**Instruction**
Give the lines from the one containing "Based on the scene captured, among items" through the one containing "(x=245, y=227) <", both included, as a JSON list of strings with one string per line. Skip blank lines and leave the pictures out.

**Collected data entries**
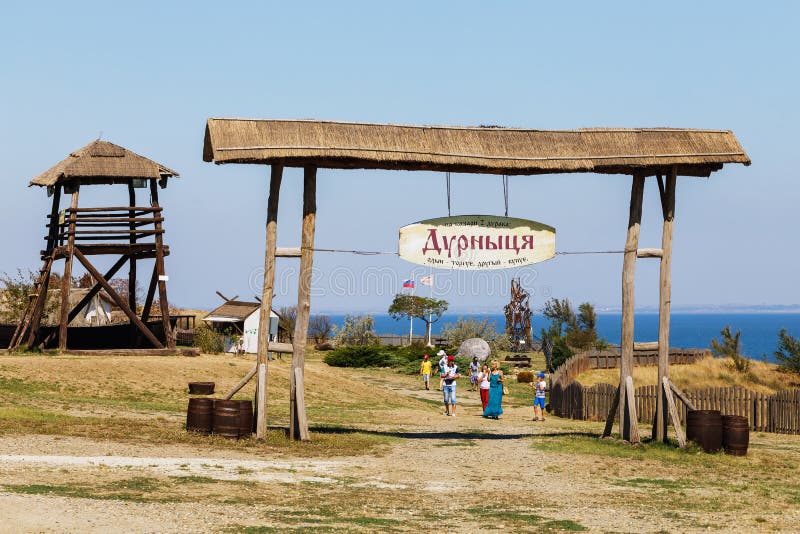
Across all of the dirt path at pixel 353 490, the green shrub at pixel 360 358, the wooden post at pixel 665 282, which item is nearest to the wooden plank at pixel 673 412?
the wooden post at pixel 665 282

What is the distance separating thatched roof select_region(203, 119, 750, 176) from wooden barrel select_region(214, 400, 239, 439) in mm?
4523

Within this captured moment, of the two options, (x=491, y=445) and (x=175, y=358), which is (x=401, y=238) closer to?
(x=491, y=445)

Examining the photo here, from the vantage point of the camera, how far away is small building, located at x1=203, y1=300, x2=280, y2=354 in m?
50.2

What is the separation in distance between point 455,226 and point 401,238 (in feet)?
3.53

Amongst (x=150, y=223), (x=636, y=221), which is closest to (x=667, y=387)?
(x=636, y=221)

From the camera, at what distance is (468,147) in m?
19.9

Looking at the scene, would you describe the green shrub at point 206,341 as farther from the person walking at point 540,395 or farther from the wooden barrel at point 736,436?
the wooden barrel at point 736,436

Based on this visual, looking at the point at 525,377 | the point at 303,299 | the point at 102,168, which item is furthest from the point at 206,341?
the point at 303,299

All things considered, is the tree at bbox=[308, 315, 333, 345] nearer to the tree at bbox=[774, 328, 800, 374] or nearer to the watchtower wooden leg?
the tree at bbox=[774, 328, 800, 374]

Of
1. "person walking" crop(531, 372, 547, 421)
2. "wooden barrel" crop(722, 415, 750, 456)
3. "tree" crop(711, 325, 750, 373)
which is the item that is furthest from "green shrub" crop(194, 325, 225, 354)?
"wooden barrel" crop(722, 415, 750, 456)

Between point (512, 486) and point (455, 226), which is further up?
point (455, 226)

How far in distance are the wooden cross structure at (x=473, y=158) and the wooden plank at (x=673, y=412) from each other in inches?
1.1

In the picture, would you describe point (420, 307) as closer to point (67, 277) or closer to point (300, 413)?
point (67, 277)

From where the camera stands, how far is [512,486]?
1582 cm
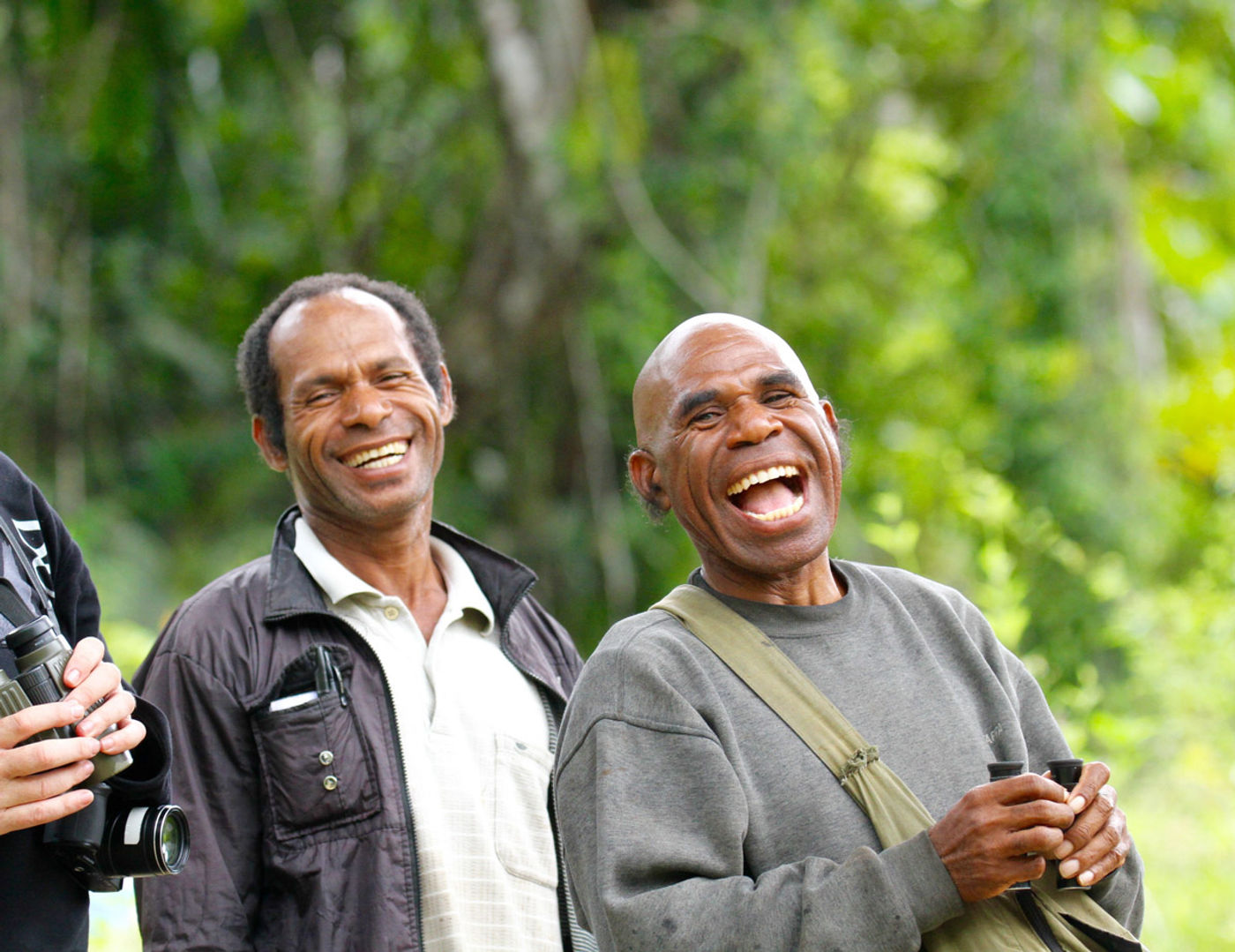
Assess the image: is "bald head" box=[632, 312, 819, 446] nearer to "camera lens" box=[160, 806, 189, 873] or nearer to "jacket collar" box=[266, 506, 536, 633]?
"jacket collar" box=[266, 506, 536, 633]

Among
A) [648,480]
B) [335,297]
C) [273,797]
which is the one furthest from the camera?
[335,297]

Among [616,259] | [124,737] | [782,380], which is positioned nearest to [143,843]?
[124,737]

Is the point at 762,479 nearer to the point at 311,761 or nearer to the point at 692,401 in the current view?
the point at 692,401

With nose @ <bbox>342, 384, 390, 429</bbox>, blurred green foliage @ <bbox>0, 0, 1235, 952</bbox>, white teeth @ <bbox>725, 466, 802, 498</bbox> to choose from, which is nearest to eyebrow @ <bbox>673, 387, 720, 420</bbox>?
white teeth @ <bbox>725, 466, 802, 498</bbox>

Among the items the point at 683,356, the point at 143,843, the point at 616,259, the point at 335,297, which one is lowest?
the point at 143,843

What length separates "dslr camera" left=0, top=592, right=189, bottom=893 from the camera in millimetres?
1718

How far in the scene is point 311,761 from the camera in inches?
86.8

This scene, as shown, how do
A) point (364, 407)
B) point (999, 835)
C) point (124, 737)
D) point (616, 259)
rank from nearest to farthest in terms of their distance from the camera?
point (999, 835) → point (124, 737) → point (364, 407) → point (616, 259)

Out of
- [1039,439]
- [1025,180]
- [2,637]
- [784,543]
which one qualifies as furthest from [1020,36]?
[2,637]

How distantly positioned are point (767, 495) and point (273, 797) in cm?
91

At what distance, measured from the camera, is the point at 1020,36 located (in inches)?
261

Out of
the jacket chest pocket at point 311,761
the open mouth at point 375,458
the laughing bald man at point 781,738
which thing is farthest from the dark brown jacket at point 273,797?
the laughing bald man at point 781,738

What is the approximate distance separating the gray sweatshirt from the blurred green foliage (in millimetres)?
3366

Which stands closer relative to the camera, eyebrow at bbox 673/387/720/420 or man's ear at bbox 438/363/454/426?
eyebrow at bbox 673/387/720/420
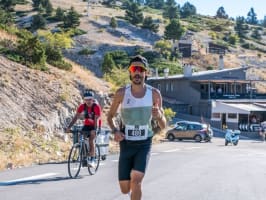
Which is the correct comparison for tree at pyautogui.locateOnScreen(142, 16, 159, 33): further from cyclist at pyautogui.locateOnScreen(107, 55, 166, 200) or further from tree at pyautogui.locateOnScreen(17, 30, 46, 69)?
cyclist at pyautogui.locateOnScreen(107, 55, 166, 200)

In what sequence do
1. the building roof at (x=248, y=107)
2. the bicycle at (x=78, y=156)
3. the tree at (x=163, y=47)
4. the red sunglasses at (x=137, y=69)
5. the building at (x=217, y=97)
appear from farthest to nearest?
the tree at (x=163, y=47)
the building at (x=217, y=97)
the building roof at (x=248, y=107)
the bicycle at (x=78, y=156)
the red sunglasses at (x=137, y=69)

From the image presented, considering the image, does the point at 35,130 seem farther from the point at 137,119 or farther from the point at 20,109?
the point at 137,119

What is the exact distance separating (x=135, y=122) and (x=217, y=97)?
184 ft

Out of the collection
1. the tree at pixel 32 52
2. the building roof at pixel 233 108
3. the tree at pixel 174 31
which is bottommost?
the building roof at pixel 233 108

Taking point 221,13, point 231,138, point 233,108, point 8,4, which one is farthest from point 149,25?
point 221,13

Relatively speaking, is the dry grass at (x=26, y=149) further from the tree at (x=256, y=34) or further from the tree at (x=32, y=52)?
the tree at (x=256, y=34)

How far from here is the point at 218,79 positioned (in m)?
64.2

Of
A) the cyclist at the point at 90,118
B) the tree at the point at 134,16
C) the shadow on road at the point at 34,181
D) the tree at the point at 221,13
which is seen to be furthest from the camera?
the tree at the point at 221,13

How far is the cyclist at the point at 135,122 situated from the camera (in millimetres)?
6934

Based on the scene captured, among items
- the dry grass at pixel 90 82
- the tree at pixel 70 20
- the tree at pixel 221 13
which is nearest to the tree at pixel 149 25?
the tree at pixel 70 20

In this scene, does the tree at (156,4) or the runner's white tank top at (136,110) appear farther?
the tree at (156,4)

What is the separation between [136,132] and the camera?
6922 millimetres

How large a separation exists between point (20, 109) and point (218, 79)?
4497cm

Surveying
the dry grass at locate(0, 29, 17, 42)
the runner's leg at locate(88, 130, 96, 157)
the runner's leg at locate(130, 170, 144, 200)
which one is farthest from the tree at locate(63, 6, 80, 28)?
the runner's leg at locate(130, 170, 144, 200)
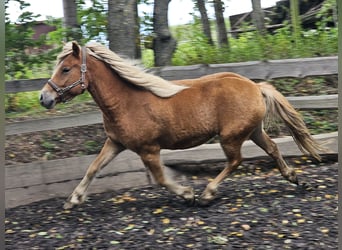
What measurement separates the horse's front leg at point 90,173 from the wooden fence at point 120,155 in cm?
55

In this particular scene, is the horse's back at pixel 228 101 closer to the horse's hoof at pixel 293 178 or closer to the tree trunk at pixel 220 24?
the horse's hoof at pixel 293 178

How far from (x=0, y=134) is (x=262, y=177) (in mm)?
4003

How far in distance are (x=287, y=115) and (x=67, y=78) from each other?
7.08ft

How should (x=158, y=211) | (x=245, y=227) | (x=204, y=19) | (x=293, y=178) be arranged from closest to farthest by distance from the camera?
(x=245, y=227) < (x=158, y=211) < (x=293, y=178) < (x=204, y=19)

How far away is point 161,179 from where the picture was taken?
4.70 meters

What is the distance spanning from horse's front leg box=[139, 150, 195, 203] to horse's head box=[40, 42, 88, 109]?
855 millimetres

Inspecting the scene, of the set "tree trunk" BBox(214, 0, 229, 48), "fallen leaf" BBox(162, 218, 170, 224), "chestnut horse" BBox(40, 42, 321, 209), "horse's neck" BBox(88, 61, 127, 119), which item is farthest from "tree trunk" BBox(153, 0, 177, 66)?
"fallen leaf" BBox(162, 218, 170, 224)

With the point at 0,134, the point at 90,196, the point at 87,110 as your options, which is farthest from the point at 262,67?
the point at 0,134

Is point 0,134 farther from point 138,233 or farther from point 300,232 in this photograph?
point 300,232

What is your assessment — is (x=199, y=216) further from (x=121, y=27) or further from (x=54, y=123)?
(x=121, y=27)

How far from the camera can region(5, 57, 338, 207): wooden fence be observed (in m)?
5.30

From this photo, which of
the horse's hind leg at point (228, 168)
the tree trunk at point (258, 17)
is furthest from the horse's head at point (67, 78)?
the tree trunk at point (258, 17)

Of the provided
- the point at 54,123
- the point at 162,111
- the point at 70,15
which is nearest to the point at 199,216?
the point at 162,111

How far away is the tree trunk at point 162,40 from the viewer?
6.91m
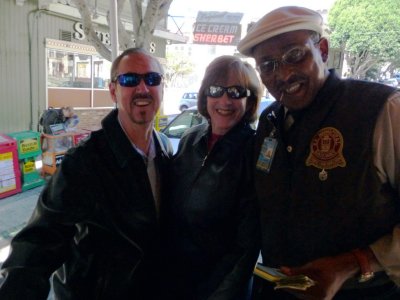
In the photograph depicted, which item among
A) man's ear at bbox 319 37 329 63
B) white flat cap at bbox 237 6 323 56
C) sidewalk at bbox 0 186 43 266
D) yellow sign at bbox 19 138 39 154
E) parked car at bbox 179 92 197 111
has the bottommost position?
sidewalk at bbox 0 186 43 266

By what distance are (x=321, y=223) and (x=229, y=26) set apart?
18002 millimetres

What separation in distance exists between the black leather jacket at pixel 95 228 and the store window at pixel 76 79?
330 inches

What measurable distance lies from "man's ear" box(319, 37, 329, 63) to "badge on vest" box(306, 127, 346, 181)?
1.17 ft

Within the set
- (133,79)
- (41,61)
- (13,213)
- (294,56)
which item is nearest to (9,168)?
(13,213)

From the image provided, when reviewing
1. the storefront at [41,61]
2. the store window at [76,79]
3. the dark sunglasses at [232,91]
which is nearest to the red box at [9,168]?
the storefront at [41,61]

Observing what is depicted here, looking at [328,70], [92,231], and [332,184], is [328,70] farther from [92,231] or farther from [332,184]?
[92,231]

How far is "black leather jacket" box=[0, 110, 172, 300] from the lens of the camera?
1325 millimetres

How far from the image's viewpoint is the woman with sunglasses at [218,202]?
154 centimetres

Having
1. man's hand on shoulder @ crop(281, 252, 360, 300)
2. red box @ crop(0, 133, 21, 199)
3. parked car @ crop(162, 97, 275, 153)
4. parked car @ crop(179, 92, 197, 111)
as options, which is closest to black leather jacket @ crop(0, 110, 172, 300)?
man's hand on shoulder @ crop(281, 252, 360, 300)

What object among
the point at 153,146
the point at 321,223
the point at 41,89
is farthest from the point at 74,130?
the point at 321,223

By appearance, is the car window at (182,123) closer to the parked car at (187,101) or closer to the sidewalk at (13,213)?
the sidewalk at (13,213)

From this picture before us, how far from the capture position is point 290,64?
1.36 meters

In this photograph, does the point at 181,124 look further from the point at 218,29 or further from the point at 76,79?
the point at 218,29

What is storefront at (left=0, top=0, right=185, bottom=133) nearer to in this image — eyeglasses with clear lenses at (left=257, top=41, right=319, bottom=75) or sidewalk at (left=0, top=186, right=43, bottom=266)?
sidewalk at (left=0, top=186, right=43, bottom=266)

**Written solution**
[
  "Based on the scene captured, among items",
  "- the dry grass at pixel 90 82",
  "- the tree at pixel 70 20",
  "- the tree at pixel 221 13",
  "which is nearest to the tree at pixel 149 25?",
  "the tree at pixel 70 20",
  "In this scene, does the tree at (156,4) or the runner's white tank top at (136,110) appear farther?",
  "the tree at (156,4)",
  "What is the separation between [136,132] and the camera?",
  "6922 millimetres",
  "How large a separation exists between point (20, 109) and point (218, 79)?",
  "4497cm",
  "Surveying",
  "the dry grass at locate(0, 29, 17, 42)",
  "the runner's leg at locate(88, 130, 96, 157)",
  "the runner's leg at locate(130, 170, 144, 200)",
  "which one is farthest from the tree at locate(63, 6, 80, 28)?",
  "the runner's leg at locate(130, 170, 144, 200)",
  "What measurement separates the horse's front leg at point 90,173 from the wooden fence at point 120,155 in cm?",
  "55",
  "In this particular scene, is the horse's back at pixel 228 101 closer to the horse's hoof at pixel 293 178 or closer to the tree trunk at pixel 220 24?",
  "the horse's hoof at pixel 293 178",
  "How far from (x=0, y=134) is (x=262, y=177) (in mm)?",
  "4003",
  "How far in distance are (x=287, y=115) and (x=67, y=78) from each other?",
  "7.08ft",
  "How should (x=158, y=211) | (x=245, y=227) | (x=204, y=19) | (x=293, y=178) be arranged from closest to farthest by distance from the camera?",
  "(x=245, y=227) < (x=158, y=211) < (x=293, y=178) < (x=204, y=19)"
]